College Planning Checklist – Junior Year

For both students and parents, it is crucial to stay on top of college preparation during the junior year and the following summer. Here is what you should be doing – looking into careers, searching for scholarships, and keeping the savings account on track.

Students – To Do:

All Year

  • Explore careers and their earning potential in the Occupational Outlook Handbook. Or, for a fun and interactive tool, try the U.S. Department of Labor’s career search.
  • Learn about choosing a college.
  • Go to college fairs and college preparation presentations by college representatives.


  • Take the PSAT. You must take the test in your junior year to qualify for scholarships and programs associated with the National Merit Scholarship Program.


  • Register for and take the SAT and ACT exams for college admission. Remember, register for all tests in advance and be sure to give yourself time to prepare appropriately.
  • Use the U.S. Department of Labor’s scholarship search to find scholarships for which you might want to apply. Some deadlines fall as early as the summer between the junior and senior year, so prepare now to submit applications soon.

Summer Before Senior Year

  • Narrow down the list of colleges that you are considering attending. If you can, visit the schools that interest you.
  • Contact colleges to request information and applications for admission. Ask about financial aid, admission requirements, and deadlines.
  • Decide whether you are going to apply under a particular college’s early decision or early action program. Be sure to learn about the program deadlines and requirements.
  • Use the FAFSA4caster financial aid estimator, and compare the results to the actual costs at the colleges to which you will apply. To supplement any aid estimate, you might receive, be sure to apply for scholarships. Your goal is to minimize the amount of loan funds you borrow.
  • Find out what government financial aid you can apply for, and how, in Do You Need Money for College – Federal Student Aid at a Glance.
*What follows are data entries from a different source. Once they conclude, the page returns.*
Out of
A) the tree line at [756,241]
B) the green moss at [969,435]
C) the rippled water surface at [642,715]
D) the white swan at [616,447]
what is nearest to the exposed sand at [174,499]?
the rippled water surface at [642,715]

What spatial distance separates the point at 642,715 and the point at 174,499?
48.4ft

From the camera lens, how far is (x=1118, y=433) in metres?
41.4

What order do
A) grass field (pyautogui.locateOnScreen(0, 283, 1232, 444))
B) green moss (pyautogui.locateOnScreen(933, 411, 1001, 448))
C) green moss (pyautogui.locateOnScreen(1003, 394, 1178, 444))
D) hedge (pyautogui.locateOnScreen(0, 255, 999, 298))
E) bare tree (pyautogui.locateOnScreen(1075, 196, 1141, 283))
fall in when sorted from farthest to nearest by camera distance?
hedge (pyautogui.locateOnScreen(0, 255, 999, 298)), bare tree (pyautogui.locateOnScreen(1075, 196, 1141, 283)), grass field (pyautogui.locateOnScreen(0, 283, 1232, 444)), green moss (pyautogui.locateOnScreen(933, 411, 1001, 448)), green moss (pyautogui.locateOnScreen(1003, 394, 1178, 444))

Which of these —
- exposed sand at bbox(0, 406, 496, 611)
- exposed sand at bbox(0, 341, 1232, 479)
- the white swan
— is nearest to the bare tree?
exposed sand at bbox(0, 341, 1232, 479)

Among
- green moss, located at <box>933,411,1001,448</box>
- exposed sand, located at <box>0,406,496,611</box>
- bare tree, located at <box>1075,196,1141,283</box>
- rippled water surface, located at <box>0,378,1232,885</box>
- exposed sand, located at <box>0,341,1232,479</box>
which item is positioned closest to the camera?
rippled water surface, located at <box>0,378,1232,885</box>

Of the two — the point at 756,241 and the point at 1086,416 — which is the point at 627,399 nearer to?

  • Take a look at your financial situation, and be sure you are on the right track to pay for college.
  • Talk to your student about the schools he or she is considering. As why those schools appeal to your child, and help him or her clarify goals and priorities.
  • Take your child to visit college campuses, preferably when classes are in session.
  • Ask your employer whether scholarships are available for employees’ children.